• What you need to do: Can you edit the Kuwait investment article, giving everything from "A select group" down to "global investment hub." with "artificial intelligence" changed to "AI"?

• Quoted passage:

Global investment leaders highlight Kuwait’s role as regional hub for Technology, Energy & AI

A select group of international business leaders affirmed that Kuwait offers significant investment opportunities in technology, energy, and artificial intelligence, positioning the country to become a regional and global investment hub.
The remarks came during a high-level panel discussion on attracting direct investment to Kuwait, held on the sidelines of the Kuwait Oil & Gas Conference and Exhibition (KOGS) under the patronage of His Highness the Prime Minister Sheikh Ahmed Abdullah Al-Sabah.

The session was chaired by Sheikh Dr. Meshaal Al-Jaber Al-Sabah, Director General of the Kuwait Direct Investment Promotion Authority (KDIPA), and included top executives such as Naeem Yazbeck (President, Microsoft Middle East & Africa), Joseph Anis (President & CEO, Energy & Gas – EMEA at GE Vernova), and Charles Hetmel (Head of Global Financial & Strategic Investors Group, BlackRock), reports Al-Rai daily.

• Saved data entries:
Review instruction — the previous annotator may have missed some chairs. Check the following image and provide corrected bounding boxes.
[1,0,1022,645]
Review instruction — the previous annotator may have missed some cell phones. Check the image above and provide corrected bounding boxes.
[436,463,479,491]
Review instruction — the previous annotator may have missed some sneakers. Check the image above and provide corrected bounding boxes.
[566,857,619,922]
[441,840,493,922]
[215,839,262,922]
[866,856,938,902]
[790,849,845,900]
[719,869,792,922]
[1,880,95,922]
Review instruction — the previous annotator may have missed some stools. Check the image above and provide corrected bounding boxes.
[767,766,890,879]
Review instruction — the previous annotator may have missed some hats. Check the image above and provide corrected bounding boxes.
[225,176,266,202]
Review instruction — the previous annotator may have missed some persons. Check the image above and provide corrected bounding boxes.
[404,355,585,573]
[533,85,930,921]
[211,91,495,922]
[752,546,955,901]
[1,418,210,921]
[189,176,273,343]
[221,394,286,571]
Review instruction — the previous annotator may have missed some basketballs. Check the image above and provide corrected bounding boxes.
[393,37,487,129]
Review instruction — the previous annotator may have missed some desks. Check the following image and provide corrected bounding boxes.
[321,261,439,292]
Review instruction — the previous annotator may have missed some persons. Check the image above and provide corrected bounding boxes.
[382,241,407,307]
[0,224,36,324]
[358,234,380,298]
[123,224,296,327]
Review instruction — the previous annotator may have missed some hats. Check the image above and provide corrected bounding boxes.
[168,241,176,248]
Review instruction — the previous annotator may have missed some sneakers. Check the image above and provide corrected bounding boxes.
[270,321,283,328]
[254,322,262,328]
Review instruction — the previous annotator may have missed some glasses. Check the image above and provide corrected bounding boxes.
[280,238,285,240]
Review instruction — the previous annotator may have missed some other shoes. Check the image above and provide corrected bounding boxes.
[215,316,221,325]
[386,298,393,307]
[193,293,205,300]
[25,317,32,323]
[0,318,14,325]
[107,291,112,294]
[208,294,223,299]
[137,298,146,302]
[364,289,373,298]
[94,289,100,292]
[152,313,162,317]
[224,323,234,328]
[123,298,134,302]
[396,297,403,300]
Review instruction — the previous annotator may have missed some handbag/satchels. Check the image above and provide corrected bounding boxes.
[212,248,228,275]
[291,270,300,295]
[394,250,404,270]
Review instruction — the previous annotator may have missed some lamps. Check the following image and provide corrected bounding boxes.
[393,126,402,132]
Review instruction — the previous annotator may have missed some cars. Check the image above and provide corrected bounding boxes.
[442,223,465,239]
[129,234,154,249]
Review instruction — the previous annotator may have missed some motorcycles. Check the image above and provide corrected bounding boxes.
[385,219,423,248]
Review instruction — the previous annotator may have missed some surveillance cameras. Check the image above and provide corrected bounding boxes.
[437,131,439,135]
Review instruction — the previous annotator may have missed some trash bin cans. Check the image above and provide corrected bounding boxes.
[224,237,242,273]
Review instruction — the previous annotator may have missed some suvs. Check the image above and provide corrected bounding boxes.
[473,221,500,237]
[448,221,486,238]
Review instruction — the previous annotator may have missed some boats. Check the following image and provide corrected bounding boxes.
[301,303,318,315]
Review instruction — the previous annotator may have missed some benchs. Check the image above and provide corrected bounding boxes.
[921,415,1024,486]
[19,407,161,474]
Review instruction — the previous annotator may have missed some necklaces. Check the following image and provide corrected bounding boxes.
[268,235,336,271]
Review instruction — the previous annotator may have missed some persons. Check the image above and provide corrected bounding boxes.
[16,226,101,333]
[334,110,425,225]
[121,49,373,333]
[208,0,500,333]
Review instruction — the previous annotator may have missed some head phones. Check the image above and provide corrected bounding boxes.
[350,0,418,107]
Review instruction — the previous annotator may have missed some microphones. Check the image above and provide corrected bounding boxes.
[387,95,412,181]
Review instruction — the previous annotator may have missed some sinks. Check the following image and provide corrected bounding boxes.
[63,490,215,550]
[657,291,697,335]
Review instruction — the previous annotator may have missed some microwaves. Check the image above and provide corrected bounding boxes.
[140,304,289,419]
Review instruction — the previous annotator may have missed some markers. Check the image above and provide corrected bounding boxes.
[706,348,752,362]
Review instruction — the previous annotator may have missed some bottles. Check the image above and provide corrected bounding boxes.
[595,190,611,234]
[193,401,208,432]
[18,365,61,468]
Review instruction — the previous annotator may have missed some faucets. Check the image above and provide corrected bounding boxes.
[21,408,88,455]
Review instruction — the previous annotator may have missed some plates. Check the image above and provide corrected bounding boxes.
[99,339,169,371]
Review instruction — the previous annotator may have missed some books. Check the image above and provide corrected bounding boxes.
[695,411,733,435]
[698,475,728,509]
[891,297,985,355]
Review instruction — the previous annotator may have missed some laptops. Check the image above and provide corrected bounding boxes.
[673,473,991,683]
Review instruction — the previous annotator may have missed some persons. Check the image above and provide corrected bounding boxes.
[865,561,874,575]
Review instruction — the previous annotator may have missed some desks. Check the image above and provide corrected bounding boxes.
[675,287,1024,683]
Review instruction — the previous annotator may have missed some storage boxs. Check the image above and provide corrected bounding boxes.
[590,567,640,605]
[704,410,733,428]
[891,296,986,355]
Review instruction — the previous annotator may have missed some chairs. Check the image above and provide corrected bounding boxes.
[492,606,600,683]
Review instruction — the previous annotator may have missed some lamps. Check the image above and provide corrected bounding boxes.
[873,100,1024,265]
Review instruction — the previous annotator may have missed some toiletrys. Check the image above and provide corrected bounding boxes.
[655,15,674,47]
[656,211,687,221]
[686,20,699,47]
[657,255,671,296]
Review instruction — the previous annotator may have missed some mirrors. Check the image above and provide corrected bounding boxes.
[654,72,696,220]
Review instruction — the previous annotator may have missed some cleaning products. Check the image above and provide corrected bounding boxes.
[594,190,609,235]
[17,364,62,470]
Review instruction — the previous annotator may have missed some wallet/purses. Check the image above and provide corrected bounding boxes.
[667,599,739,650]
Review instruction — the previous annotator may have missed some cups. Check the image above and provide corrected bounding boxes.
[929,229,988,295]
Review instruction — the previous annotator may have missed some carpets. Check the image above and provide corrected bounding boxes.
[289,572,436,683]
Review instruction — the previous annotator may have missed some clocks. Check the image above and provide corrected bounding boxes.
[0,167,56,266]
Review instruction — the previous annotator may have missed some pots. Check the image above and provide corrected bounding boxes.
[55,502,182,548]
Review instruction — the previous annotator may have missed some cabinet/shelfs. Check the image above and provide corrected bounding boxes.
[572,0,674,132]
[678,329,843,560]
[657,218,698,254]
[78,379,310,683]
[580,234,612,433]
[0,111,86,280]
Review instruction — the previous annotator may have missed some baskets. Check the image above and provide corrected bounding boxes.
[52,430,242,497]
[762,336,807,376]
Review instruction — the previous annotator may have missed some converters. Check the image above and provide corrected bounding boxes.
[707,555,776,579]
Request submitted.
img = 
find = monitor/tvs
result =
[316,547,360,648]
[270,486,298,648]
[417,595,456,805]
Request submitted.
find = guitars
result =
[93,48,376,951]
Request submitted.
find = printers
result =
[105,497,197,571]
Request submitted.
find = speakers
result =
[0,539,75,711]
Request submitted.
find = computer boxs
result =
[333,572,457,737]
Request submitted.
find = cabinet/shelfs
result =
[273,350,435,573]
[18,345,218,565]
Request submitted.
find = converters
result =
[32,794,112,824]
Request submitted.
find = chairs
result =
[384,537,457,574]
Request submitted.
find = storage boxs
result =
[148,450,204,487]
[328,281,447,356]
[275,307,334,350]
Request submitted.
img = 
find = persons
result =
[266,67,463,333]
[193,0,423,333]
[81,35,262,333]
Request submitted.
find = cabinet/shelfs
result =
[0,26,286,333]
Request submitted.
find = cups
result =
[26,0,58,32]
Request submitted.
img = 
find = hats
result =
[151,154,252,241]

• Task answer:
A select group of international business leaders affirmed that Kuwait offers significant investment opportunities in technology, energy, and AI, positioning the country to become a regional and global investment hub.